Tasks:
1. Decide whether each statement agrees with the footballer text below. Answer yes or no, and quote the words of the text that settle it.
(a) Ward was born in Hotham, Victoria.
(b) Ward kicked five goals for Carlton in 1898.
(c) Official VFL records of his time spelled Ward's family name correctly.
2. Use the footballer text below to answer these questions.
(a) What was Ward's original team?
(b) Where did Ward die?
(c) Which other Carlton footballer was misnamed in VFL records, and what name did the records give him?

── Text ──

Personal information
- Full name: George Henry Ward
- Date of birth: 10 October 1876
- Place of birth: Hotham, Victoria
- Date of death: 29 September 1934 (aged 57)
- Place of death: Adelaide, South Australia
- Original team(s): Melbourne Juniors
- Height: 178 cm (5 ft 10 in)
- Weight: —

Playing career^{1}
- Years: Club / Games (Goals)
- 1898: Carlton / 17 (2)
- ^{1} Playing statistics correct to the end of 1898.

= George Warde (footballer) =

Australian rules footballer

George Henry Ward (10 October 1876 – 29 September 1934) — all official contemporary VFL records, mistakenly, recorded his family name as "Warde" — was an Australian rules footballer who played 17 games for Carlton in the VFL in 1898 and kicked two goals.

==Family name==
As is the case with another Carlton footballer, Charles Herbert Sweatman (1873–1915), who is mistakenly identified in all contemporary VFL records as "Tom Sweetman", all official contemporary VFL records mistakenly recorded Ward's family name as "Warde".

───
── Dataset entries ──

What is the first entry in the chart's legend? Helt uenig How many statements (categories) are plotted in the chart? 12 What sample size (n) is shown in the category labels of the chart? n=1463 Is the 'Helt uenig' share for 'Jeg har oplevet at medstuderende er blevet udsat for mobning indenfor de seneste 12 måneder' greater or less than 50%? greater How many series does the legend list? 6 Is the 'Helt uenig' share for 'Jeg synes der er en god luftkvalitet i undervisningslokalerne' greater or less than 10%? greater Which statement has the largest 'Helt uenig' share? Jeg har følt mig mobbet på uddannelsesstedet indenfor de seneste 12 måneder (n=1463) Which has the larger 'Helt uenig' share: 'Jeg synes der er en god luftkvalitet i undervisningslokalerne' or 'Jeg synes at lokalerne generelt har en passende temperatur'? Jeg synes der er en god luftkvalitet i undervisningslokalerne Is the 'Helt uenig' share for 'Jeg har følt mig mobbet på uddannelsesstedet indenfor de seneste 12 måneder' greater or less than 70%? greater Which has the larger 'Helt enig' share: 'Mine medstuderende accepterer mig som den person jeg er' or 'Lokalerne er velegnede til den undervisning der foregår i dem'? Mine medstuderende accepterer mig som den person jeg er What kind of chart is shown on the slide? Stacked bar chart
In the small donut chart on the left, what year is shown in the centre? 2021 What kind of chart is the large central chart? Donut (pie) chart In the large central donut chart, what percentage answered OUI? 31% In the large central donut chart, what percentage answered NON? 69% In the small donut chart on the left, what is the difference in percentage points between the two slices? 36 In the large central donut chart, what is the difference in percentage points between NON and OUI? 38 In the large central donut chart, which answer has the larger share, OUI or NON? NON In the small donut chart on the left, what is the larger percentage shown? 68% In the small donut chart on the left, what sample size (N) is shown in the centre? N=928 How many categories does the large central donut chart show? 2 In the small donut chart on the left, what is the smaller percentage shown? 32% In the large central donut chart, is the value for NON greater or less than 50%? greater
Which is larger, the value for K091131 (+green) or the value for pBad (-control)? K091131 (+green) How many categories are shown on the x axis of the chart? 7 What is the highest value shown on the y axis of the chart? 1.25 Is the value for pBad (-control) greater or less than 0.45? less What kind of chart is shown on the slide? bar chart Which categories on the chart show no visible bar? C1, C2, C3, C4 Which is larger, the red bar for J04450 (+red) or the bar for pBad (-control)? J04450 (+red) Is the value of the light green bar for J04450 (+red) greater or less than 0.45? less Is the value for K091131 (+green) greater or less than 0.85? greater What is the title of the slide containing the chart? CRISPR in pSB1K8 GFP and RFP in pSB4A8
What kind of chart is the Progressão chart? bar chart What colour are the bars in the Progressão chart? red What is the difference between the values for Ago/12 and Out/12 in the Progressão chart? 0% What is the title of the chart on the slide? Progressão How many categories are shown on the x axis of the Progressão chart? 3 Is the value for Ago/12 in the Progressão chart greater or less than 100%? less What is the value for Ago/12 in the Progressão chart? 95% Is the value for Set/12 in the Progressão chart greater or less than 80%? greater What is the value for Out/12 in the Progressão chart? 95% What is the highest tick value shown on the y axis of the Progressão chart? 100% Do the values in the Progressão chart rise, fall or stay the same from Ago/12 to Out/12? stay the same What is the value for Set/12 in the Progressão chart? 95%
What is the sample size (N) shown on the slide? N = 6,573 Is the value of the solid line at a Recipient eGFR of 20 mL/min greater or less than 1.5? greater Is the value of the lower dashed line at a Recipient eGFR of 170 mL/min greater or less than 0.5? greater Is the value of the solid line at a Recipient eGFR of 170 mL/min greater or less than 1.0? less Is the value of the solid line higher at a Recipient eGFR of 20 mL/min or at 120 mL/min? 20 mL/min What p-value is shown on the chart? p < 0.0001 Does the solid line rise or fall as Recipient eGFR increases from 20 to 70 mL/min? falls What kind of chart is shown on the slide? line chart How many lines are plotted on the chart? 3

───

Answer set:
1.
(a) Yes: "Place of birth: Hotham, Victoria"
(b) No: "kicked two goals"
(c) No: "mistakenly recorded Ward's family name"

2.
(a) Melbourne Juniors
(b) Adelaide, South Australia
(c) Charles Herbert Sweatman, recorded as "Tom Sweetman"